Thank you again, Los Angeles Times Culture Monsters:
The dream of razing four of the Los Angeles County Museum of Art’s oldest buildings — or at least radically reconfiguring the dreary, closed-in quadrangle they occupy – is being resurrected at the Wilshire Boulevard institution.
The Architect’s Newspaper reports that museum leaders are working with this year’s Pritzker Prize winner, Swiss architect Peter Zumthor, to formulate a long-range plan for getting rid of the problematic buildings and plaza, and replacing them with a more open and inviting structure.

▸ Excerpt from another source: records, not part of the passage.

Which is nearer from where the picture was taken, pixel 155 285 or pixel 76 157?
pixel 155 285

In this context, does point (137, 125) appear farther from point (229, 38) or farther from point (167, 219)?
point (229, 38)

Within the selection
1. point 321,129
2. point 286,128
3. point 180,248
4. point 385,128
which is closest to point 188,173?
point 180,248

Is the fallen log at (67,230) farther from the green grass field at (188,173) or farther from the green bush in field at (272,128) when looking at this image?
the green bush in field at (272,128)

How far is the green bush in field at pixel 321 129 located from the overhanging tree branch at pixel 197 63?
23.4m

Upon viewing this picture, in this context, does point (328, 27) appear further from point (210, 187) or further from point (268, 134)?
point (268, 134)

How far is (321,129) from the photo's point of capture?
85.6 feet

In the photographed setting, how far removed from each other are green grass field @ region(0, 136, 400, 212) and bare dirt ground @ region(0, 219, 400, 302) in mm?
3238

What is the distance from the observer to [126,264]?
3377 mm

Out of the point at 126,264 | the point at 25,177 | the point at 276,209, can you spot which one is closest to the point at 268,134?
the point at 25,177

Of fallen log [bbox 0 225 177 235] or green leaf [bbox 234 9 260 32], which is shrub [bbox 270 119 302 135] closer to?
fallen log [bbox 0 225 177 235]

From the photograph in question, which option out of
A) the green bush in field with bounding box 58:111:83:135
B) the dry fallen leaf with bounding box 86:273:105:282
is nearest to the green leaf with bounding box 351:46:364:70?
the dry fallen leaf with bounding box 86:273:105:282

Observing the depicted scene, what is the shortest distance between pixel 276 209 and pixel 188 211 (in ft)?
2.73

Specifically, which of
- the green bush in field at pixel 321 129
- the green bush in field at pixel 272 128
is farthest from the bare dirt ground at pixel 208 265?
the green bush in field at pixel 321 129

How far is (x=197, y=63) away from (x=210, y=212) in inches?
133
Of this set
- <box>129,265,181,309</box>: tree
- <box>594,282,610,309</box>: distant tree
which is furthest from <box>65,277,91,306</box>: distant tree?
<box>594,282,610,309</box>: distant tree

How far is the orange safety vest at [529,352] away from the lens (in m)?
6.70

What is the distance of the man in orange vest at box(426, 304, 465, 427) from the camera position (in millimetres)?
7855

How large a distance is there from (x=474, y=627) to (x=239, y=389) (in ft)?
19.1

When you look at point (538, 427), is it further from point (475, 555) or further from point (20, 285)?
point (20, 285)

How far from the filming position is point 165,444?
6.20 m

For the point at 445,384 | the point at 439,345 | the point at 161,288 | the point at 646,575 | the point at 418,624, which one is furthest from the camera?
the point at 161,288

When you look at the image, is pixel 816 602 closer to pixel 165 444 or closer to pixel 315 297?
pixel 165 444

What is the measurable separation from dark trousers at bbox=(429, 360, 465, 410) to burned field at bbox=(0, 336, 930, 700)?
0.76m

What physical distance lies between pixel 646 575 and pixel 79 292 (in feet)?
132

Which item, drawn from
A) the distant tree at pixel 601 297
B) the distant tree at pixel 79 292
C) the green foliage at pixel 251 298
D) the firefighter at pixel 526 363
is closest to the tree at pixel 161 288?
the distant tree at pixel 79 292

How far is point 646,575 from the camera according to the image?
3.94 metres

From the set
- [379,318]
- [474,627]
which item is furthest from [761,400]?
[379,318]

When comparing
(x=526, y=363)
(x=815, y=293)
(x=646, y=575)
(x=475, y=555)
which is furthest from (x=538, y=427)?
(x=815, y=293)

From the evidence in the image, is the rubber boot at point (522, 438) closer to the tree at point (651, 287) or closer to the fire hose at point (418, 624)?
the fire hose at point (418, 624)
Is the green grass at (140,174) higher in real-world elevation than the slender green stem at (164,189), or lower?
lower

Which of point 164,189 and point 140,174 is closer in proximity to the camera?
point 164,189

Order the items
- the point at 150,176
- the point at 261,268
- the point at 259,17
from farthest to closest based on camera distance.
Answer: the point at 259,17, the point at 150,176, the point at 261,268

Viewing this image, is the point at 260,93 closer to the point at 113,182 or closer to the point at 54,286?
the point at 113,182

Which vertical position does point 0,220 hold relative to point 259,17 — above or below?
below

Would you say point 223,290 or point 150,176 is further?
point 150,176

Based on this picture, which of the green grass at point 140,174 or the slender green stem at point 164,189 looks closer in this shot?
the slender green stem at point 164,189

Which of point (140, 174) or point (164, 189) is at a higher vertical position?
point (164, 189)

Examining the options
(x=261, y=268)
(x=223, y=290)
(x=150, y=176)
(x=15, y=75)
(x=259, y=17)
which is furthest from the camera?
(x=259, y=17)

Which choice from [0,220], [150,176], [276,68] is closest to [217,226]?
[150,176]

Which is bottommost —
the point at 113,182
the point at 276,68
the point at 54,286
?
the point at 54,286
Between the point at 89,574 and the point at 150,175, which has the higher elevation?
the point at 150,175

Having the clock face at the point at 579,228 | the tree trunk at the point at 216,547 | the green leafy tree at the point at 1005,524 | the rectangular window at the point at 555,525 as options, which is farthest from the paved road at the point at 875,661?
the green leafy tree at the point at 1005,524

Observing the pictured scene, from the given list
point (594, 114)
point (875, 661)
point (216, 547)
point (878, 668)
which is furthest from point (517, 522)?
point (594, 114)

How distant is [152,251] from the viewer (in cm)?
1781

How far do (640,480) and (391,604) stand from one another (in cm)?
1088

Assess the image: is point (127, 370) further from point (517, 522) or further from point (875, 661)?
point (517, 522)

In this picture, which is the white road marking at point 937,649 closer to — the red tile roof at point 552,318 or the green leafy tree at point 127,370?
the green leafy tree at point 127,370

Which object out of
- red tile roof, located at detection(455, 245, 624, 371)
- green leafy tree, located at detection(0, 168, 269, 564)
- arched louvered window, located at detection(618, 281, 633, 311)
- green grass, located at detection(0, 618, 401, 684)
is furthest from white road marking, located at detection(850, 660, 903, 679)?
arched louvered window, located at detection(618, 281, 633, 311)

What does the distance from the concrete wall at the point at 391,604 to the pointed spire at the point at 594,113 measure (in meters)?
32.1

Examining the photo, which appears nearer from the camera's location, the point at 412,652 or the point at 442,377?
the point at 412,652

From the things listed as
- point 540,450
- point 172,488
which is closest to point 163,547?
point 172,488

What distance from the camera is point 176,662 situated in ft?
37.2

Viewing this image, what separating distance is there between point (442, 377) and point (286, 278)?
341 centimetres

A previous plan to tear down the buildings and build something revolutionary in their place died in a 2002 bond referendum. A 60.5% majority favored the arts bond proposal that would have given LACMA $100 million toward architect Rem Koolhaas’ $300 million-plus plan to replace everything on the eastern end of the museum’s Wilshire Boulevard campus, except for the distinctive Pavilion for Japanese Art. In place of the three 1965 gallery and theater buildings, and a fourth that opened in 1986, LACMA would have become a single structure on concrete stilts, topped by a billowing, tent-like roof.
California law, however, requires a two-thirds super-majority for tax-backed bond issues. With the economy in a post-9/11, post-tech-bubble recession, LACMA leaders abandoned Koolhaas’ all-at-once plan and adopted a gradual, $450 million project that could be built in stages, on a pay-as-you-go basis.